YOUR OBJECTIVE: From the line containing "国内位置・地図情報関連市場規模推移と予測" down to the line containing "un corpo è sollecitato", copy out the entries below exactly, both lines included, and nothing else; pictures do not belong in the copy.

[[ TASK MATERIAL open ]]

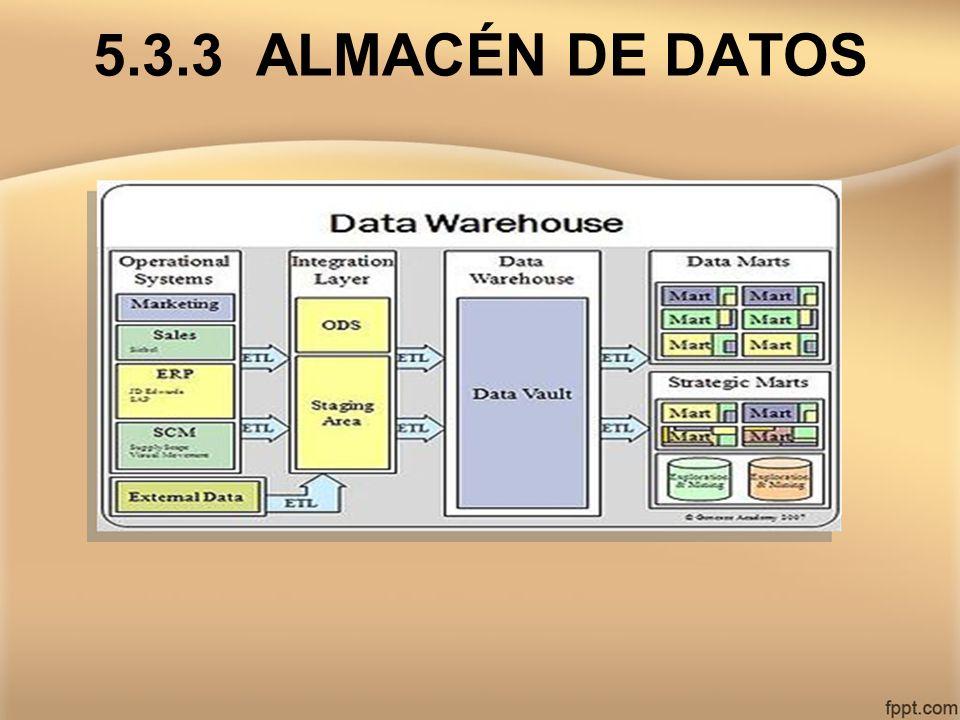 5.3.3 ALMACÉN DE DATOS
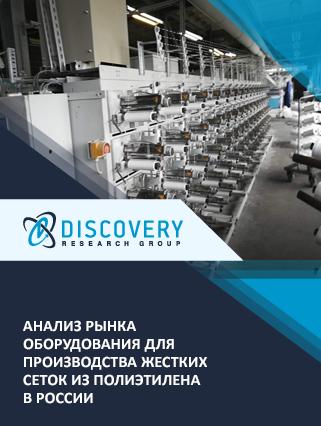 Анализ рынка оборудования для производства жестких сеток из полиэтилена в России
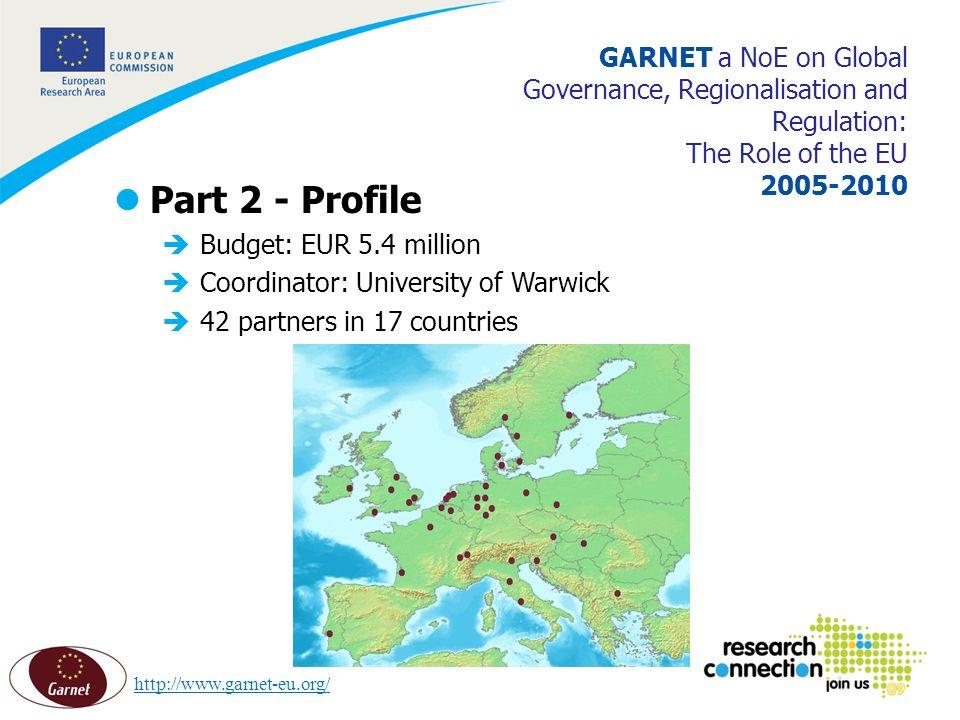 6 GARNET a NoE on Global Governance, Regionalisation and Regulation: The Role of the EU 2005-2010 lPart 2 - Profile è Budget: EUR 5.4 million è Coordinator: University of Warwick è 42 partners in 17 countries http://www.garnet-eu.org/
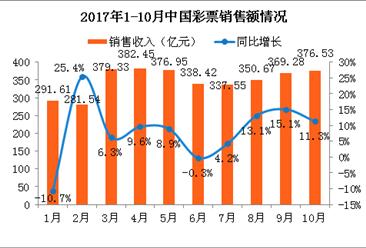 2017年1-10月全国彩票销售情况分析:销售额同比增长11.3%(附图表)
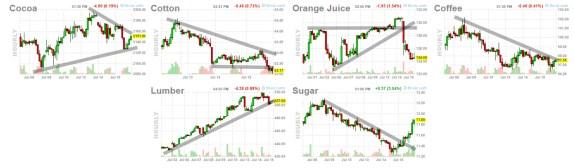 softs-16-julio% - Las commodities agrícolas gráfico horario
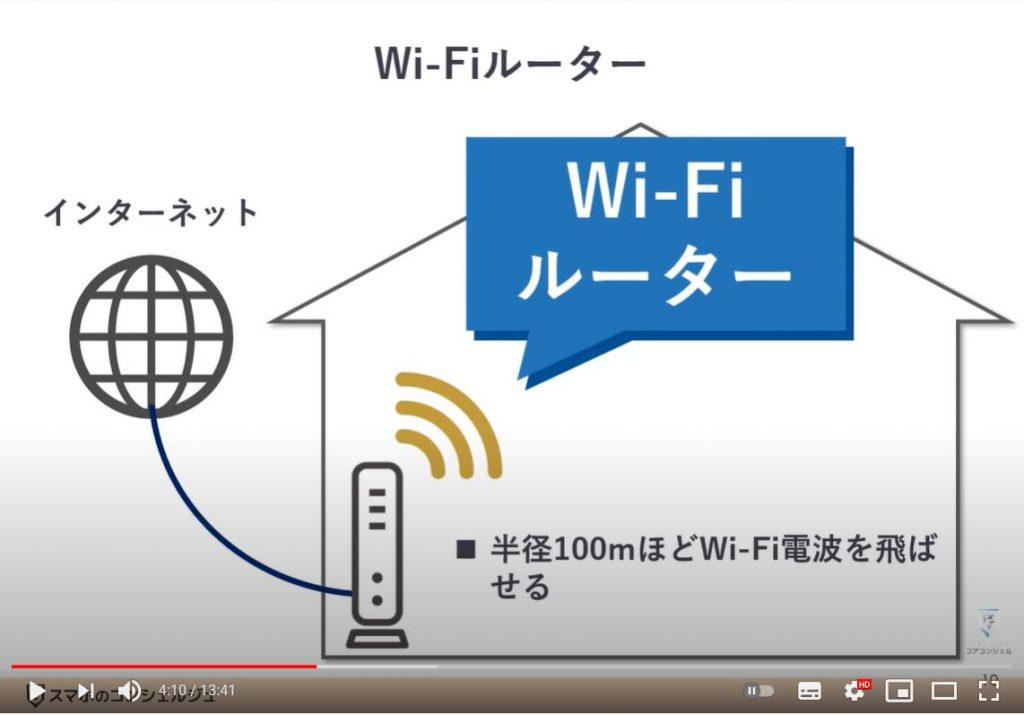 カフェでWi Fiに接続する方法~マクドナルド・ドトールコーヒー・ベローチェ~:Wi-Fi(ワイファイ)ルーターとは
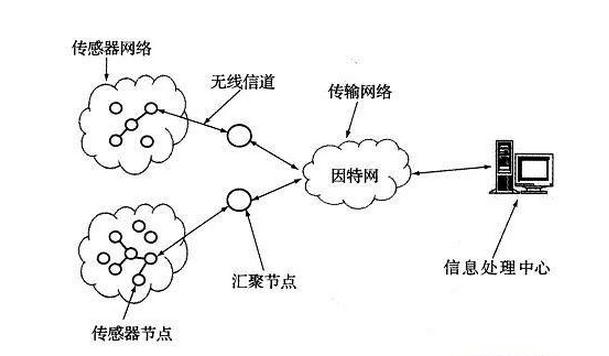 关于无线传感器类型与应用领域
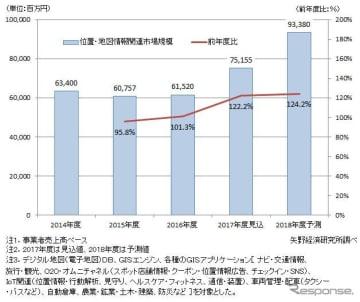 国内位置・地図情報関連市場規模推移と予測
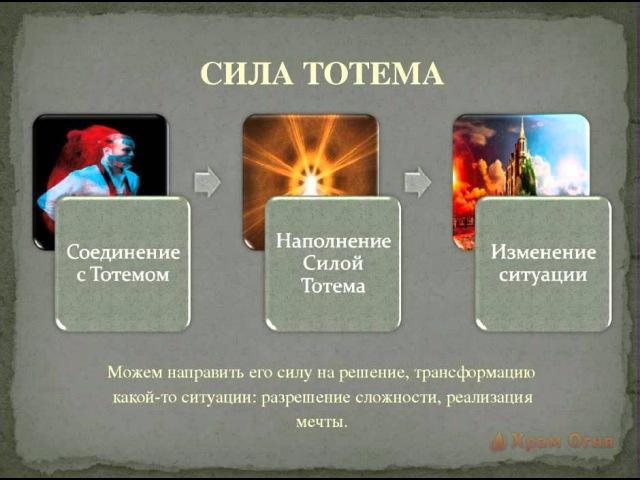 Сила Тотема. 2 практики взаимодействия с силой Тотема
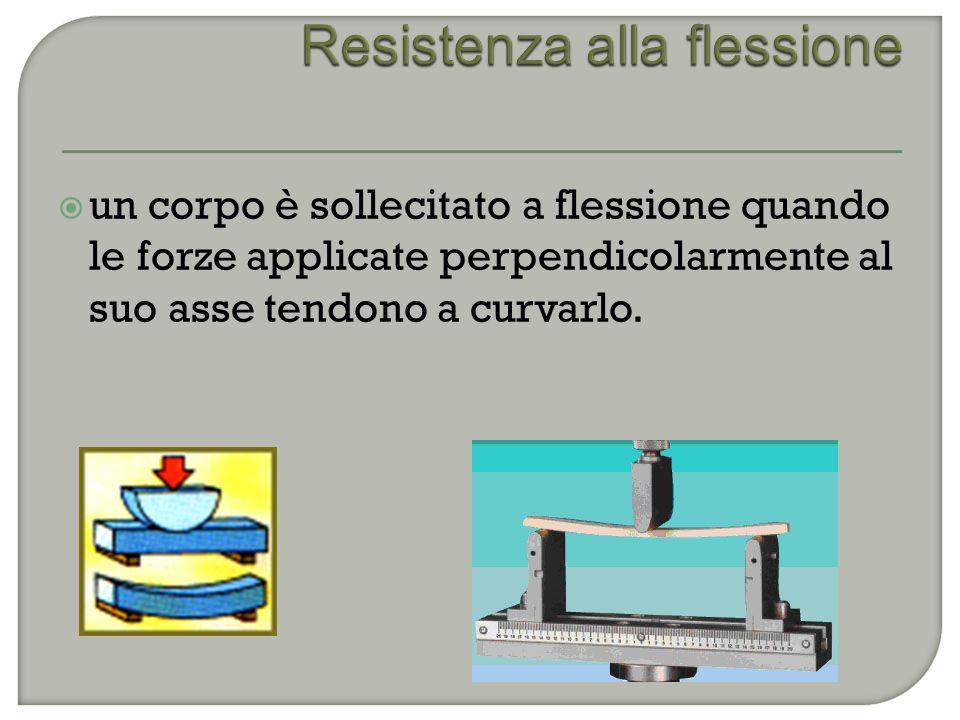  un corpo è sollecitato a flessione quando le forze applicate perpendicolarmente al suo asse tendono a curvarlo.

[[ TASK MATERIAL closed ]]
[[ TASK MATERIAL open ]]

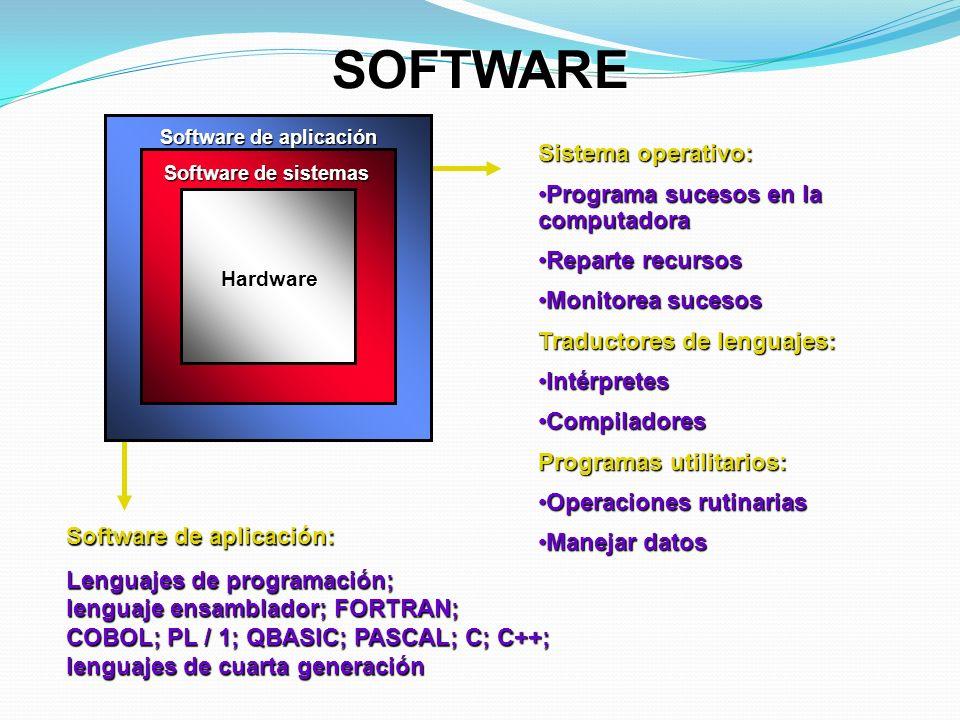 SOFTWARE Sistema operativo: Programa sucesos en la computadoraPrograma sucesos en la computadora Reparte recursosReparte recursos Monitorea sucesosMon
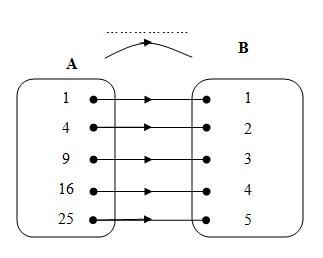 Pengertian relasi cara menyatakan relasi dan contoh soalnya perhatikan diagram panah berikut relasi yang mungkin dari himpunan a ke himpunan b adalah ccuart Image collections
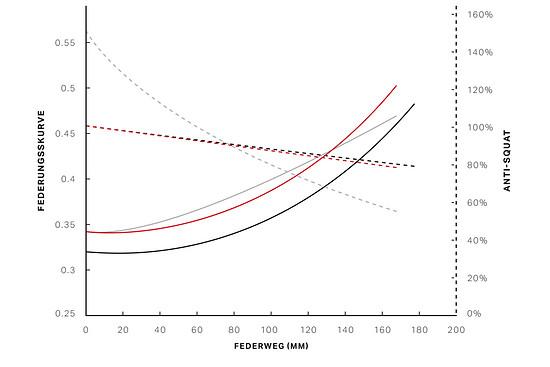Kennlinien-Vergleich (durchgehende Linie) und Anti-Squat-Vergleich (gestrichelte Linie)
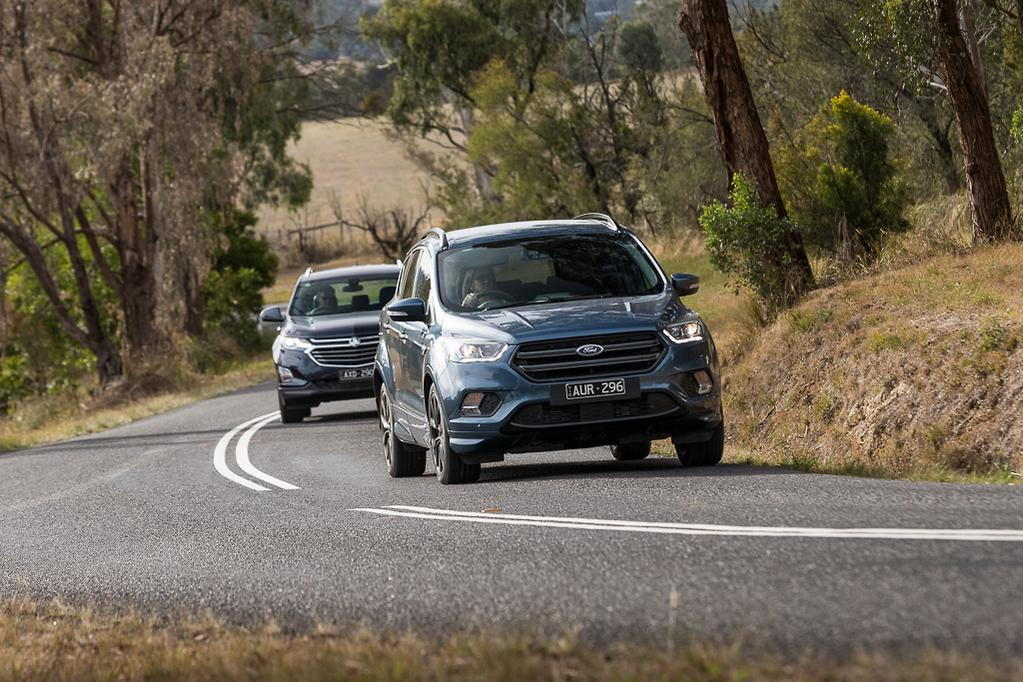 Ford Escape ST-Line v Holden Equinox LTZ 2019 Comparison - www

[[ TASK MATERIAL closed ]]

SOLUTION TO THIS PROBLEM:
 国内位置・地図情報関連市場規模推移と予測
 Сила Тотема. 2 практики взаимодействия с силой Тотема
  un corpo è sollecitato a flessione quando le forze applicate perpendicolarmente al suo asse tendono a curvarlo.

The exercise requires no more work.